Choosing the right entity may seem like a difficult task. And it certainly can be! Any number of considerations can influence this decision. From the tax structure to the number of owners, there are many things to consider as you try to determine which entity choice is right for you.
One of the main three options is the S-corporation. The IRS provides a fairly succinct definition of what it means to be an S-corporation. According to the IRS, it is a corporation with an “S” election in place. What this means is that the corporation has elected under the IRS Code to pass corporate income, losses, deductions, and credits through to their shareholders for federal tax purposes. The result is that S-corporation shareholders report the flow-through of income and losses on their personal tax returns, thus avoiding the double taxation issue of the C-corporation model.
This may sound pretty similar to the way an LLC is taxed. It should; while there are some differences in certain circumstances, both the LLC and the S-corporation generally employ the flow-through method described above. One big difference is in terms of a “reasonable salary.” This comes into play in the context of self-employment tax. Both LLC and S-corporation owners will have to pay self-employment taxes, but the difference is that, with an S-corporation, such tax is limited to the salary you pay yourself as an owner-employee. A NOTE OF CAUTION, fudging the numbers on your salary is a good way to get audited.
If you’re thinking the S-corporation structure may work for you, it is key to consider a couple differences between the S-corporation and the LLC. Obviously, there is the question of taxes. Depending on your intended business model, one or the other may work better for you. Then, there is the way profits and losses are allocated. With an LLC, profits and losses may be allocated among the members as they see fit; with an S-corporation, they must be in accordance with ownership percentages. And there is the flexibility that the LLC offers you, with far fewer rigid formalities than the corporate model.
Of course, you could form an LLC and elect to be taxed as an S-corporation by filing the appropriate tax election with the IRS. This can be an attractive model, combining the benefits of the LLC with the tax scenario of the S-corporation. In choosing entity choice, however, it is wise to consult your CPA and attorney because, although it may seem a simple choice, there are definite complexities that could use the benefit of a practiced hand. CPAs and/or tax attorneys should be consulted prior to selection of entity and in regards to other tax questions.
Lastly, as you consider entity choice, it is important to remember what the IRS says about qualifying for S-corporation status: certain requirements must be met.
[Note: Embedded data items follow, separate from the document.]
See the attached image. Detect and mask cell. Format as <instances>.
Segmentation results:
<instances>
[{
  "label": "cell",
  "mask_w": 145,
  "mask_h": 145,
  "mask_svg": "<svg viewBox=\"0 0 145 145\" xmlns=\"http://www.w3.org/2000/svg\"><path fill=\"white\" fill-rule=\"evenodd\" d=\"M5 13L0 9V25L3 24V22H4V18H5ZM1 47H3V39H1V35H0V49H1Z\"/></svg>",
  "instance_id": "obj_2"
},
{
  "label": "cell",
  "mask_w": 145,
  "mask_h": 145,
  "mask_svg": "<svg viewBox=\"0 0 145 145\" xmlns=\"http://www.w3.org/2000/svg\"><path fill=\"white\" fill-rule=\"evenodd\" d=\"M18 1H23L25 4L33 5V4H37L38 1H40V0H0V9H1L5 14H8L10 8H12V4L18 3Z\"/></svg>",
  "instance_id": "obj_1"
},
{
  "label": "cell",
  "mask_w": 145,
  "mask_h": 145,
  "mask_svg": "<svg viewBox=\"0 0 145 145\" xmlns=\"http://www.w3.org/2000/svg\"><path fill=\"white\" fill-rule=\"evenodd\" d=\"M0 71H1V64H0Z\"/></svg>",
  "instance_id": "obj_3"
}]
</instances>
These include the following:
- It must be a domestic corporation;
- It must have only allowable shareholders, which include individuals, certain trusts, and estates and may not include partnerships, corporations or non-resident alien shareholders;
- It must not have more than 100 shareholders;
- It must have only one class of stock; and
- It must not be an ineligible corporation (i.e. certain financial institutions, insurance companies, and domestic international sales corporations).